Scan the entries below for the string "stop" and copy every line where it turns up.

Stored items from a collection
☆ ☆ ☆ ☆
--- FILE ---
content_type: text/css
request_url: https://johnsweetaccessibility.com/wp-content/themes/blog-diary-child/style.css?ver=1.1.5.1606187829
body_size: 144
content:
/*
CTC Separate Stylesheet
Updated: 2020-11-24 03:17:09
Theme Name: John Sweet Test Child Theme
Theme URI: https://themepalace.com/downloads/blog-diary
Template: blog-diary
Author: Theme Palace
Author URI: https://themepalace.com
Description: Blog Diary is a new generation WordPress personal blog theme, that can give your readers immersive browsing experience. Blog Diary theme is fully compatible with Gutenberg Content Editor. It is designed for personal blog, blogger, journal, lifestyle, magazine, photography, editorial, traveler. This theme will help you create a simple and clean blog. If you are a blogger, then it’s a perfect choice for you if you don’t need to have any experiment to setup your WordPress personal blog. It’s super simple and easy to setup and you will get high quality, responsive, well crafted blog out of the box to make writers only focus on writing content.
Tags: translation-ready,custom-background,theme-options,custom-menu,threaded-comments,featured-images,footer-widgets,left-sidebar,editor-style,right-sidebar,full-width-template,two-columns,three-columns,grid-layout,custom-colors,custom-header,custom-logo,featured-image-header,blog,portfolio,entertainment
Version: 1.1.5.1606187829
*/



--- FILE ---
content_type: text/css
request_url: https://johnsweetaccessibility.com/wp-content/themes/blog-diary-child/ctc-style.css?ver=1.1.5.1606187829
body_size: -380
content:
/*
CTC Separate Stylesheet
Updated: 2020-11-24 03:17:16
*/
☆ ☆ ☆ ☆
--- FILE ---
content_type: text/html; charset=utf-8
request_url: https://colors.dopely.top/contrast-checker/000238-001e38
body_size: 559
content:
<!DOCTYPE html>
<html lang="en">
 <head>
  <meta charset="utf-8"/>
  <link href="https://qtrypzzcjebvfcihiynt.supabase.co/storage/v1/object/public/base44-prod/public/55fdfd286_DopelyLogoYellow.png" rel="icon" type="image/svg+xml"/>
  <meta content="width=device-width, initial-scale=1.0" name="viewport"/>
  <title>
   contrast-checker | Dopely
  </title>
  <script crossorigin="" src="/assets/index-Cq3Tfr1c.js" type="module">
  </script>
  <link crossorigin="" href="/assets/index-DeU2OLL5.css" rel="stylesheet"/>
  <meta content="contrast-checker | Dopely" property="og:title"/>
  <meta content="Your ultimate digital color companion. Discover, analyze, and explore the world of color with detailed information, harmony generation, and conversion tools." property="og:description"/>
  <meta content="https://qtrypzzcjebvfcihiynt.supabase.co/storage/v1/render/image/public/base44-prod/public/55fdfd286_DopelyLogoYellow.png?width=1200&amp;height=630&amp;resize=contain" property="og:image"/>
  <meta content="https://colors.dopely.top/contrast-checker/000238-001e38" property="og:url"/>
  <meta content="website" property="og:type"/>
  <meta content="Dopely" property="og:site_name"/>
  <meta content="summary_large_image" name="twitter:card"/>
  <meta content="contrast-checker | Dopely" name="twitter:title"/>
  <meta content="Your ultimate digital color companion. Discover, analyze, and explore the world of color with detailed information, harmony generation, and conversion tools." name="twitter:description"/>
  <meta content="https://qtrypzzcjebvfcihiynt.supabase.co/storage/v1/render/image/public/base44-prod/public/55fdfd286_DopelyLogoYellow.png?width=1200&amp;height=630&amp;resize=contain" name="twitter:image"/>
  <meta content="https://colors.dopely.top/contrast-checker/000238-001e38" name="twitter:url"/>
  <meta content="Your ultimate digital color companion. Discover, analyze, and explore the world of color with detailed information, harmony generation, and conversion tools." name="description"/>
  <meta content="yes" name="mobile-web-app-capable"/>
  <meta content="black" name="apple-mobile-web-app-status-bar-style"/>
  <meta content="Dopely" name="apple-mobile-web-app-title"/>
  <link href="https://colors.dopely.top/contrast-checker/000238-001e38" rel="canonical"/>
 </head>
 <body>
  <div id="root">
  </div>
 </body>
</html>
☆ ☆ ☆ ☆
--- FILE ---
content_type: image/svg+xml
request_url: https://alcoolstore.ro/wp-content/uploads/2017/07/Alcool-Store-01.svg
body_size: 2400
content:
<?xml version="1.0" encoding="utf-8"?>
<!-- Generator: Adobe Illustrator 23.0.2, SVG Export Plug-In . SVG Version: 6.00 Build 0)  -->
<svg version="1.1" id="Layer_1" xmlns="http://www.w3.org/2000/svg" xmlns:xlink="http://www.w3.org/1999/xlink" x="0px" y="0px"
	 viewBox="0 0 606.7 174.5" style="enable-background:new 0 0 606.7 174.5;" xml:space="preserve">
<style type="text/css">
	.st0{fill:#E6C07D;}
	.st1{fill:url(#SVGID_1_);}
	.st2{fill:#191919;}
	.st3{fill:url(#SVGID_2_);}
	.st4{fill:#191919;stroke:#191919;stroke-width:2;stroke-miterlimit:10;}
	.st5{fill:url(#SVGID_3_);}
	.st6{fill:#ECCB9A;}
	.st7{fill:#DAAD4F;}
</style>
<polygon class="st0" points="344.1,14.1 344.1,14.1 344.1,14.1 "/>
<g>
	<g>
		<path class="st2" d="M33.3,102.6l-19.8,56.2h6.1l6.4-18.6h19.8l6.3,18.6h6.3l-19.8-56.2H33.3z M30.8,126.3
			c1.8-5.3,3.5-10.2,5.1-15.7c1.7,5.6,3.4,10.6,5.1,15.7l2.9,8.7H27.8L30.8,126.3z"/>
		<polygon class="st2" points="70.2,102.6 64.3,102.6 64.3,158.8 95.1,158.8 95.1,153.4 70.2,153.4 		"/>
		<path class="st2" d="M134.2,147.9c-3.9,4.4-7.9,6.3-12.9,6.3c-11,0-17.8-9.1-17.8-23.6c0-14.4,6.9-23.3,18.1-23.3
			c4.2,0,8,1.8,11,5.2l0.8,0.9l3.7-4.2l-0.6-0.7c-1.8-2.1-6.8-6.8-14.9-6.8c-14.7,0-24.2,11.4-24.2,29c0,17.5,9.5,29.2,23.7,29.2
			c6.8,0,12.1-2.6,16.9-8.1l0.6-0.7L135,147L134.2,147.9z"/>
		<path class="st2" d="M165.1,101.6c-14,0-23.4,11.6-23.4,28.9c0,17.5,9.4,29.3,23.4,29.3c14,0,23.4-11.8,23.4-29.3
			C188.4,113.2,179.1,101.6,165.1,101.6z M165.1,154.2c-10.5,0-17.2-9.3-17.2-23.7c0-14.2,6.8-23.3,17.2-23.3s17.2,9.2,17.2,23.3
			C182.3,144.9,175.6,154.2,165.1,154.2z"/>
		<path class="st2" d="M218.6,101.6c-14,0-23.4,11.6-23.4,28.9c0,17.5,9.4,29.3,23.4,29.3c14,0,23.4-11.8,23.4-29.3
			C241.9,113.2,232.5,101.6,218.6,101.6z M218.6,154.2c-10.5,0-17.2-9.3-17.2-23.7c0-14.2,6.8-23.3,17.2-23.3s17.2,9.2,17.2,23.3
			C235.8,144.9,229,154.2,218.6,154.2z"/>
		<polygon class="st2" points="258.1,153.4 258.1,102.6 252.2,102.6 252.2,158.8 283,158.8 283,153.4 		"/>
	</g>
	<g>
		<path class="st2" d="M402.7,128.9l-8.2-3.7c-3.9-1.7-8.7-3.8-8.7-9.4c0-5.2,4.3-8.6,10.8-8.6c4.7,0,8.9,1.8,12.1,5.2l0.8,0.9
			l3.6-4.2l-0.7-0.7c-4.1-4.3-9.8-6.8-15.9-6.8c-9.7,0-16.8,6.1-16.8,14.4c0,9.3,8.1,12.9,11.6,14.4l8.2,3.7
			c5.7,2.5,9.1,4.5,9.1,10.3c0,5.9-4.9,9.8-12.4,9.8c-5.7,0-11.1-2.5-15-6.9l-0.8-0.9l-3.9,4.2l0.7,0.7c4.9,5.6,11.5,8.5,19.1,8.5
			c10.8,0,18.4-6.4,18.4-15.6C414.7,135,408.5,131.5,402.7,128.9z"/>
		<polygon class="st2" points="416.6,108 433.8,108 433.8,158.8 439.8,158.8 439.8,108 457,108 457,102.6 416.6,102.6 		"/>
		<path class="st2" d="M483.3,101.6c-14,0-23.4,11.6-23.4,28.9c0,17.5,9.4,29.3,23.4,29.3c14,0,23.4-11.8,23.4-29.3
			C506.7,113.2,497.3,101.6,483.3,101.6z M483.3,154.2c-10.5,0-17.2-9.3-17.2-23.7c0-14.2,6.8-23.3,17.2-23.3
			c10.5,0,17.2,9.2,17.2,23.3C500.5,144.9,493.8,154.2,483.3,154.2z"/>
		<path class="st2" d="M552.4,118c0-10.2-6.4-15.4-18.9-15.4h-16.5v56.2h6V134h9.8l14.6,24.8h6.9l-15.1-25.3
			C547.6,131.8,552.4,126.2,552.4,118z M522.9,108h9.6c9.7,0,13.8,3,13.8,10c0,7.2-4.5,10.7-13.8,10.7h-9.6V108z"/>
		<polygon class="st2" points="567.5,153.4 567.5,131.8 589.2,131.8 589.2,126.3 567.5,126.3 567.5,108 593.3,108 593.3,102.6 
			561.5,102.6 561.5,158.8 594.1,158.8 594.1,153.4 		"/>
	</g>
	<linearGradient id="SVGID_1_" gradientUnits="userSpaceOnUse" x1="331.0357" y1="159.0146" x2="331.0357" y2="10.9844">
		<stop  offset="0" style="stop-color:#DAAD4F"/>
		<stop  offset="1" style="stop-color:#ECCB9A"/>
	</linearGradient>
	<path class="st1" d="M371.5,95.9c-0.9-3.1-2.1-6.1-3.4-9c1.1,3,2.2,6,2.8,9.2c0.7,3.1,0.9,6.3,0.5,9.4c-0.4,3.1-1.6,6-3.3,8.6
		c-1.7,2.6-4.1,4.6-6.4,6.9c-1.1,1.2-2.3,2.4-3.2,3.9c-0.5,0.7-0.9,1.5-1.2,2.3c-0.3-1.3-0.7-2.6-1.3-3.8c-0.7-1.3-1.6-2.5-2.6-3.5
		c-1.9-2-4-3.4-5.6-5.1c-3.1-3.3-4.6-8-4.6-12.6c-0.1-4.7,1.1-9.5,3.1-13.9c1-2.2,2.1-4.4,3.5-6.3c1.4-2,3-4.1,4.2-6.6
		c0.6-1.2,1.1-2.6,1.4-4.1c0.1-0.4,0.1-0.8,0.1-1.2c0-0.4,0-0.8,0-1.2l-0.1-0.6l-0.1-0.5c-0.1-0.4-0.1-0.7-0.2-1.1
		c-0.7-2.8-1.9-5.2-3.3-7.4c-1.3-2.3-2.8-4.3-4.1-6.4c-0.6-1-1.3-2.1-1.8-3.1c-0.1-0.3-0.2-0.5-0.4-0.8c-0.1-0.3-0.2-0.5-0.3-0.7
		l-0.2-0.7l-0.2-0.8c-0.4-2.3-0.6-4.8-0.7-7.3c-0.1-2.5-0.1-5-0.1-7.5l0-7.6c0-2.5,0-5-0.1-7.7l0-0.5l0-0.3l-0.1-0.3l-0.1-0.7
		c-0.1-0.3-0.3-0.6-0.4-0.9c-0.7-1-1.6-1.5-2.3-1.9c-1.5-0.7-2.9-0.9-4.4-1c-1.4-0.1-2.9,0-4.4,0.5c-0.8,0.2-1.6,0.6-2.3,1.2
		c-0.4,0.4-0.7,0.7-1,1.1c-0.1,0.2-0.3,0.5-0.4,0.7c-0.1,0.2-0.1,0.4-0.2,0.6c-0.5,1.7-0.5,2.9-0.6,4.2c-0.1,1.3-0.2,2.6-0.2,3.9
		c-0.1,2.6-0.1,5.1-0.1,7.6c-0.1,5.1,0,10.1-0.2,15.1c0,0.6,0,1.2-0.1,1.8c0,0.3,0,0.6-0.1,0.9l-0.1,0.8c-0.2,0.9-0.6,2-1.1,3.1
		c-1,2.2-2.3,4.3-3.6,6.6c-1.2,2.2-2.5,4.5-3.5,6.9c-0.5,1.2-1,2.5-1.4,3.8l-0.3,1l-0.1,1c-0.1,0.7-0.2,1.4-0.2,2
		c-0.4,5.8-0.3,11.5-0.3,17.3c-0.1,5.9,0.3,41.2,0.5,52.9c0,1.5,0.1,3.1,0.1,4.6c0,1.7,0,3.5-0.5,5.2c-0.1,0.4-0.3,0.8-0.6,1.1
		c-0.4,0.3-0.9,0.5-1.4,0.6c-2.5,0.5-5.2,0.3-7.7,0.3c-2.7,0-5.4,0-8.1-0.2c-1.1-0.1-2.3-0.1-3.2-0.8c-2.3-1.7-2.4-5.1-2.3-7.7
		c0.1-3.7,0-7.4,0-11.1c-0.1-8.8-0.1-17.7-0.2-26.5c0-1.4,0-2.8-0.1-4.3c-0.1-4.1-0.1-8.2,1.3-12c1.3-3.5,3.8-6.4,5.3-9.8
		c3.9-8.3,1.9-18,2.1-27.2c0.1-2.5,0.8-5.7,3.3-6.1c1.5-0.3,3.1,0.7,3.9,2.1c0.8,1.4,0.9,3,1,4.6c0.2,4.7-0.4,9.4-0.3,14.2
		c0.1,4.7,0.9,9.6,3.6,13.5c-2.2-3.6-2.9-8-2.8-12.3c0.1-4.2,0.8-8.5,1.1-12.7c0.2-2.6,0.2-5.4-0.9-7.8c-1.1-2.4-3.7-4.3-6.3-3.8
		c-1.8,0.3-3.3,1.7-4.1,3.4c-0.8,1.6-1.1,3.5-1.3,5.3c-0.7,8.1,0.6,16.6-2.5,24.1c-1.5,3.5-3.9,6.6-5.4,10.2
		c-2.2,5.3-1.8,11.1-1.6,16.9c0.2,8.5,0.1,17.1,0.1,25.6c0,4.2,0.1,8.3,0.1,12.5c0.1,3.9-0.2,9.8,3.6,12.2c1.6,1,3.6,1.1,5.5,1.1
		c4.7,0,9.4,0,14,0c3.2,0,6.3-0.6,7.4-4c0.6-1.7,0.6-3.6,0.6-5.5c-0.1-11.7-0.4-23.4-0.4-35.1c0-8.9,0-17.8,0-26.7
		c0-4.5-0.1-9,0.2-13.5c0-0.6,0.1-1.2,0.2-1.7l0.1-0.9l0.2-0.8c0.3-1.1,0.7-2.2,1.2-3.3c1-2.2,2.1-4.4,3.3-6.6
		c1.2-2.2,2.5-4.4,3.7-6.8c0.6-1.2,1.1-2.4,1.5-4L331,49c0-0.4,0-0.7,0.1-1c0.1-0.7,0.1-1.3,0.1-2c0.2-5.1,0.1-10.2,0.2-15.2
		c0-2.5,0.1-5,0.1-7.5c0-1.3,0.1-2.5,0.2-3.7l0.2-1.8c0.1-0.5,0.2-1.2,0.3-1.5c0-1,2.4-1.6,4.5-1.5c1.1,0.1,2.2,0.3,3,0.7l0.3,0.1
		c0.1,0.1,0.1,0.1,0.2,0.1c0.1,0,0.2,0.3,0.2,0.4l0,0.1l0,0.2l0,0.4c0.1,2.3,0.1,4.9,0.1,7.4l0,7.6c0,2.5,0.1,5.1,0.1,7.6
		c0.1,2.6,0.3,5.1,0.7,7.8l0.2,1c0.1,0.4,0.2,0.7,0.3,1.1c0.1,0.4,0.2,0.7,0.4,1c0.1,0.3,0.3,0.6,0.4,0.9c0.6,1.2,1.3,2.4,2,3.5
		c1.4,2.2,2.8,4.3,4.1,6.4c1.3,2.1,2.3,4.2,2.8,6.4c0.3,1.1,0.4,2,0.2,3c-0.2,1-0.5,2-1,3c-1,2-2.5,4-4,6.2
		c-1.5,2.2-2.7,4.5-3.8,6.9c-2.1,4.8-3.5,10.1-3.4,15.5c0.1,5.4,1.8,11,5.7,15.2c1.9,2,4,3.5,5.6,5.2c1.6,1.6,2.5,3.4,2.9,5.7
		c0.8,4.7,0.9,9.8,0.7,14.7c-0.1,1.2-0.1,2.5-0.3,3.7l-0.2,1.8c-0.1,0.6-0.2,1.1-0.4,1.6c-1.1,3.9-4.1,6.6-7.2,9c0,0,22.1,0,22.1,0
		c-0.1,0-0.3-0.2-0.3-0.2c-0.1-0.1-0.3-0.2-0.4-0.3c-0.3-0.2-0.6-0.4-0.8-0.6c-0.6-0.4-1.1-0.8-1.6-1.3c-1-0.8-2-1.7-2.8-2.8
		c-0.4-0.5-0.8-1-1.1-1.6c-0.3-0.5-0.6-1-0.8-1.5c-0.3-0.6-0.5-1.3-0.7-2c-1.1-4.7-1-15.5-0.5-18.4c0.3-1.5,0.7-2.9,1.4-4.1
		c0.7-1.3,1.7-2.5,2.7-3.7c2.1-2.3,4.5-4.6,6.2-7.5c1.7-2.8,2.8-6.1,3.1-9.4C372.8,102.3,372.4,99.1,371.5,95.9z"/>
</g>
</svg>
☆ ☆ ☆ ☆
_Result of this task_
		<stop  offset="0" style="stop-color:#DAAD4F"/>
		<stop  offset="1" style="stop-color:#ECCB9A"/>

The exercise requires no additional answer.